■ Recorded information:
------
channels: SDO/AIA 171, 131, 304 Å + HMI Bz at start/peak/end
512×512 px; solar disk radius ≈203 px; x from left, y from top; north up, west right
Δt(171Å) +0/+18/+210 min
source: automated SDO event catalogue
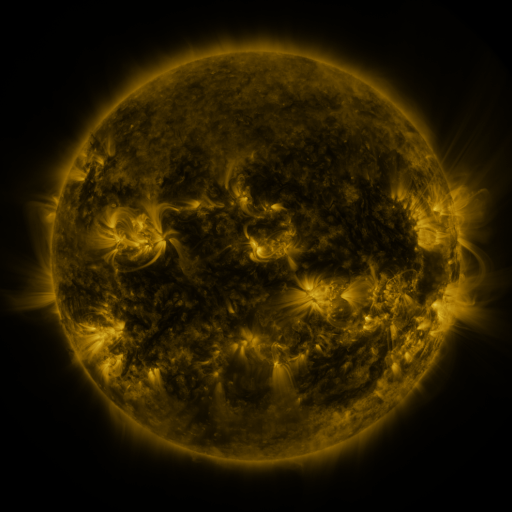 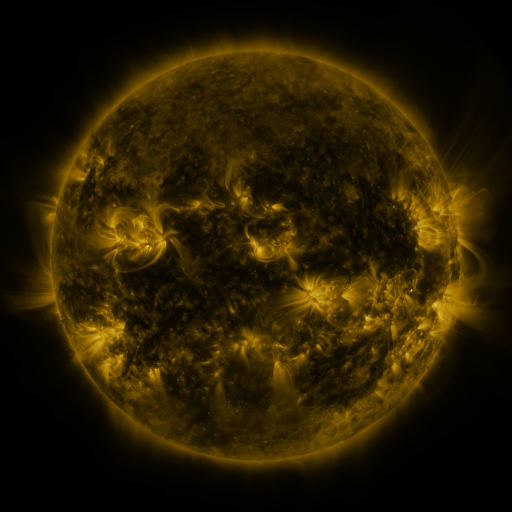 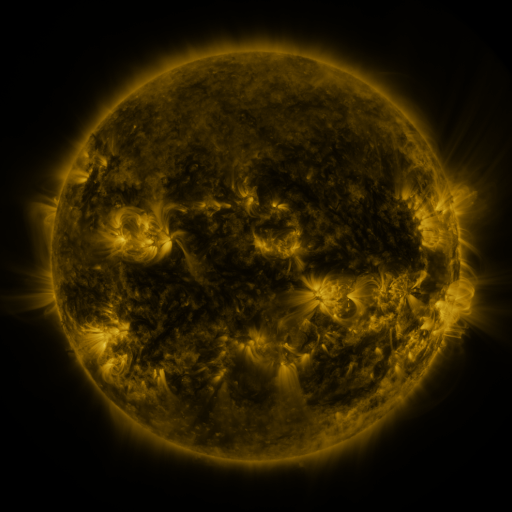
------
Starting at the line that holds "Δt(171Å) +0/+18/+210 min", repeat every line through the end of the listing exactly as written, skipping any picture.

Δt(171Å) +0/+18/+210 min
source: automated SDO event catalogue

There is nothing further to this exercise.